The second bell had already sounded; the passengers were preparing to resume their seats in the express. Madame Demidoff, seeing the piercing eyes of one or two officials fixed searchingly at her, felt the necessity of pulling herself together. Her long knowledge of the world--the official world--told her of the danger of betraying too much emotion over apparent trifles, lest those trifles became thereby an object of suspicion. Regaining her sang-froid, she turned to the porters, who stood gaping round, and said with calmness:

"My valise and dressing-bag contained some very valuable jewellery. I will give a thousand guldens for their recovery, two thousand if I have them back before dawn. In the meanwhile one of you take my luggage to a cab, and I shall be glad to know the name of the best hotel in this town, where I shall stay until my property is recovered. I must interview the police at once, that is, I suppose, as early in the morning as possible."

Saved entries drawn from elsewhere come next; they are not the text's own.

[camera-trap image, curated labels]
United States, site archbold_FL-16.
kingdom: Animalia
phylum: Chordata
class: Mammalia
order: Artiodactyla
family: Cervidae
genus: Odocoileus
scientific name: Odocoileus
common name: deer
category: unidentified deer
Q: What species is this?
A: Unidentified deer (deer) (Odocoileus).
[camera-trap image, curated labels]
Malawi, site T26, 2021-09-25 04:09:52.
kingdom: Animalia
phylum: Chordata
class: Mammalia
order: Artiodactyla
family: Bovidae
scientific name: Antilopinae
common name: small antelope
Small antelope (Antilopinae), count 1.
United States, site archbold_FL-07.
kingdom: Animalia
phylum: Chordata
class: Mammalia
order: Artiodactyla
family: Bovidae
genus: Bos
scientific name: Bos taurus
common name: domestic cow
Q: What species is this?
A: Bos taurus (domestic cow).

"Rôza," she added, turning to her poor discomfited maid, while her orders were being promptly and noiselessly carried out, "here are a month's wages, and the money to pay your fare back to Vienna; do not ever let me set eyes on you again."

After that she walked gracefully and steadily across the room, got into a cab, and was driven to the hotel, while poor Rôza was left to be consoled by the kind porter, until the next train started back for Vienna.